2.1 Point Cloud Data Generation: 

In order to test the performance of point cloud registration with different descriptors on point cloud data with different degrees of noise. We used the RGB-Depth 3D camera in Unity to capture 12 sets of dense point cloud data with varying degrees of noise in a flat scene.

 

2.2 Pre-process: 

Input point clouds are pre-processed as needed: filtering to remove outliers, down-sampling, removing NaN values.

2.3 Keypoint Detection:

In this step, one of the two methods are used : ISS (Intrinsic Shape Signatures) and SIFT (Scale-invariant feature transform). Other methods are Harris3d, NARF

2.4 Computing Feature Descriptors:

In this step, five descriptors are evaluated: FPFH, SI, SHOT, CSHOT, SIFT (both feature extraction and descriptor), and also a new data-driven descriptor is explored theoretically: 3DMatch.

The first five descriptors are based on histogram and geometry of point clouds, while 3D Match is a deep learning technique to learn the most robust representation of key-points.

2.5 Coarse registration:

To get a good initial state for ICP, SAC-IA (Sample Consensus Initial Alignment) is used to register the point cloud before ICP. SAC-IA shares a similar idea with RANSAC (Random Sample Consensus), which is widely used in registration as well (with a known model to fit).

2.6 Fine registration:

After SAC-IA, we get the approximate transformation matrix which gives ICP a good initial state. ICP finds the correspondence between points in a greedy way (closest point). It starts with computing correspondences between two point clouds and computes and applies a transformation to minimise the distance between corresponding points. This process is repeated until convergence. For best performance, ICP should get point clouds which are not extremely misaligned, which is the reason SAC-IA is used before ICP. ICP can be based on two methods – SVD and Non-Linear Least Square.

3. Comparison and analysis of pipelines:

Implementation of pipelines: 

(1) SIFT3D + RANSAC + ICP 

(2) SIFT3D + Spin Image + RANSAC + ICP 

(3) SIFT3D + FPFH + RANSAC + ICP 

(4) SIFT3D + SHOT + RANSAC + ICP 

(5) SIFT3D + CSHOT + RANSAC + ICP 

Dependencies: Point Cloud Library , C++, Visual Studio 2019, Unity

3.1 Performance:

Number of registered point pairs is used as a metric for performance. Figure 1 presents the number of registered points of each pipeline using different feature descriptors with increasing the noises of the point cloud from 0 (0%) to 4.0(100%) in our experiment. It can be clearly seen that first, SI descriptor has a relatively better performance with increasing noises. In contrast, SIFT descriptor that is the key points themselves detected by SIFT has the lowest performance. Moreover, when other geometry-based descriptors have lower performance, CSHOT descriptor that use color information have a better performance than others.

3.2 Efficiency:

During the experiments, we also recorded the computational cost of these descriptors.

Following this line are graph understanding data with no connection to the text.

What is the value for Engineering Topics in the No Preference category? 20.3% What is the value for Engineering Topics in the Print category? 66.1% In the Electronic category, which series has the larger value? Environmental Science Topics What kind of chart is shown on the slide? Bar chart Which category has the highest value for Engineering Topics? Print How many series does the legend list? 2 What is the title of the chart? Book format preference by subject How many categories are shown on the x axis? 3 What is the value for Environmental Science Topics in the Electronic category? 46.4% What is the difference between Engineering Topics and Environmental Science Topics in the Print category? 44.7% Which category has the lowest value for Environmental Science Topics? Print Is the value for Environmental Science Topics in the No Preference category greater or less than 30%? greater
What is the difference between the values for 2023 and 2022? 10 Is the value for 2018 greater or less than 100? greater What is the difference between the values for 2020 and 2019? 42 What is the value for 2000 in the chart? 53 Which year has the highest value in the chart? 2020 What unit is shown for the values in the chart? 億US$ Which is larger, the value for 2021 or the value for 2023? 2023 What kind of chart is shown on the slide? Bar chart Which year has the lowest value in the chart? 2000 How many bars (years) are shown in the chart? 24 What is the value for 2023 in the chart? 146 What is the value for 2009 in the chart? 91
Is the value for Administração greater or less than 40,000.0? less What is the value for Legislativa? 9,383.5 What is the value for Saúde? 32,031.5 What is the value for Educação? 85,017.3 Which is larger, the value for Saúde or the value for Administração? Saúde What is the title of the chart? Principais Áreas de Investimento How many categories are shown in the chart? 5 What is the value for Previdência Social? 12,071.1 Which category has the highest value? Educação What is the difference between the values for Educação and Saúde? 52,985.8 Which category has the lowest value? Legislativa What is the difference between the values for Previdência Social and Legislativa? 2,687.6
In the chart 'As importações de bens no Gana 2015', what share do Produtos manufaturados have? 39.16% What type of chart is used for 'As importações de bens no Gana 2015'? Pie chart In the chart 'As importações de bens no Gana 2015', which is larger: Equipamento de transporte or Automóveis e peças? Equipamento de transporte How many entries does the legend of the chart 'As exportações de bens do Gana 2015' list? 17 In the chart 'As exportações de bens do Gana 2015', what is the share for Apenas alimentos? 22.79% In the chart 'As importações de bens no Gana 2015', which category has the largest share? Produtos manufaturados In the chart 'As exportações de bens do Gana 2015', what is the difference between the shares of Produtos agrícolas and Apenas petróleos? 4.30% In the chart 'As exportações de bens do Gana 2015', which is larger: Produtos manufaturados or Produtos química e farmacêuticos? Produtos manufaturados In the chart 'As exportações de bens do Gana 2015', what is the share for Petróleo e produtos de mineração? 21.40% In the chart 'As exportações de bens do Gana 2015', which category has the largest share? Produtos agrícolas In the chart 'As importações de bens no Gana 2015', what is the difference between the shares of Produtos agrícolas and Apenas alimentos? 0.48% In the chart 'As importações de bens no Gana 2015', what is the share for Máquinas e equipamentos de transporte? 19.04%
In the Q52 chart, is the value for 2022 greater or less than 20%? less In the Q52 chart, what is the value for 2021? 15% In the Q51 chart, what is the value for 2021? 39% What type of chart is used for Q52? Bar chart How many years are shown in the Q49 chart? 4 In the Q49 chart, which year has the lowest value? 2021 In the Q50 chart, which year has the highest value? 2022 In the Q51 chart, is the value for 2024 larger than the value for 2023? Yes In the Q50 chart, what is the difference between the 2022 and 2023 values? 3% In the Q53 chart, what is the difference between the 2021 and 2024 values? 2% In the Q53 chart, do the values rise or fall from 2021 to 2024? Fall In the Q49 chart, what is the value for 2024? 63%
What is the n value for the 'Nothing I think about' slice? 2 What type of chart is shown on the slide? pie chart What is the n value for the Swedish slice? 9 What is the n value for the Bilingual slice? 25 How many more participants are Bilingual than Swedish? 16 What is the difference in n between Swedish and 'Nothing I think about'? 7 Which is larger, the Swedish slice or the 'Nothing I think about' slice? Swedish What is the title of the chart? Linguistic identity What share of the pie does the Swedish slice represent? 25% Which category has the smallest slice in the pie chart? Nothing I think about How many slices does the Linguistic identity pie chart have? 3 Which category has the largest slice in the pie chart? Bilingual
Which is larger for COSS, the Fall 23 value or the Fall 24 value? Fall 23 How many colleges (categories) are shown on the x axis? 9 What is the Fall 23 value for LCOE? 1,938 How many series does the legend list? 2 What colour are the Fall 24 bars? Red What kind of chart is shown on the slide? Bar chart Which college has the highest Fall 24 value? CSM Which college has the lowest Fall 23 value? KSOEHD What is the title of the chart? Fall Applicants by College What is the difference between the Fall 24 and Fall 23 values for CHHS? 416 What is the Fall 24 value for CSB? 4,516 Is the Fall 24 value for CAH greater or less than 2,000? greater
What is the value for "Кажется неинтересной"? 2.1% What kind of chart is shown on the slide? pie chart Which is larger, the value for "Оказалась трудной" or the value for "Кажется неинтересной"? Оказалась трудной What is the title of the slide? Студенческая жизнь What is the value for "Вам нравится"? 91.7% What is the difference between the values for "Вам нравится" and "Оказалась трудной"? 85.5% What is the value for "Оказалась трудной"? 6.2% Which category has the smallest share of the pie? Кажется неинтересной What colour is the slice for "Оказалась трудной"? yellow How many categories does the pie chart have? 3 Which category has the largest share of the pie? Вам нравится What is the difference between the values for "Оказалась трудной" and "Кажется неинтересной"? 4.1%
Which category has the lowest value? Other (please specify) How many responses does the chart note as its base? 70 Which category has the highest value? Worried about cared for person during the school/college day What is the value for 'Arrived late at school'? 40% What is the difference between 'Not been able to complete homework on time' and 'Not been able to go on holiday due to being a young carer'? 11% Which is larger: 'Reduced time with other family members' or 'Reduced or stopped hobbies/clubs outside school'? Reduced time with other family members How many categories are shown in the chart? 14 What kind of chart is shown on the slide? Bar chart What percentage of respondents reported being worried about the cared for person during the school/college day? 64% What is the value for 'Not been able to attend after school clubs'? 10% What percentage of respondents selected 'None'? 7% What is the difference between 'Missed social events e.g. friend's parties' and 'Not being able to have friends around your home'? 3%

Figure 2 presents the running time of calculating descriptors for source and target key points with increasing noises of the point cloud from 0 (0%) to 4.0(100%). We can clearly see that SI descriptor is the most efficient descriptor. In contrast, SHOT and CSHOT become the most computationally expensive descriptors under current radius. However, if we increase the searching radius, the efficiency of these descriptors will decrease by different degree.

4. Conclusion:

Overall, SI performs the best among these descriptors. SI has a good balance between performance and efficiency. Particularly, SI is suitable for real-time applications. 

However, the performance and efficiency of these descriptors highly depends on the parameters setting. For instance, during the experiments, we found that the efficiency of FPFH decreased dramatically with increasing searching radius. If we set a larger searching radius for the FPFH descriptor, it will become very slow, while other descriptors are not very sensitive to the increasing searching radius. In order to obtain a clearer and comprehensive understanding of these feature descriptors, we should carry out more experiments in tuning the parameters setting in the future.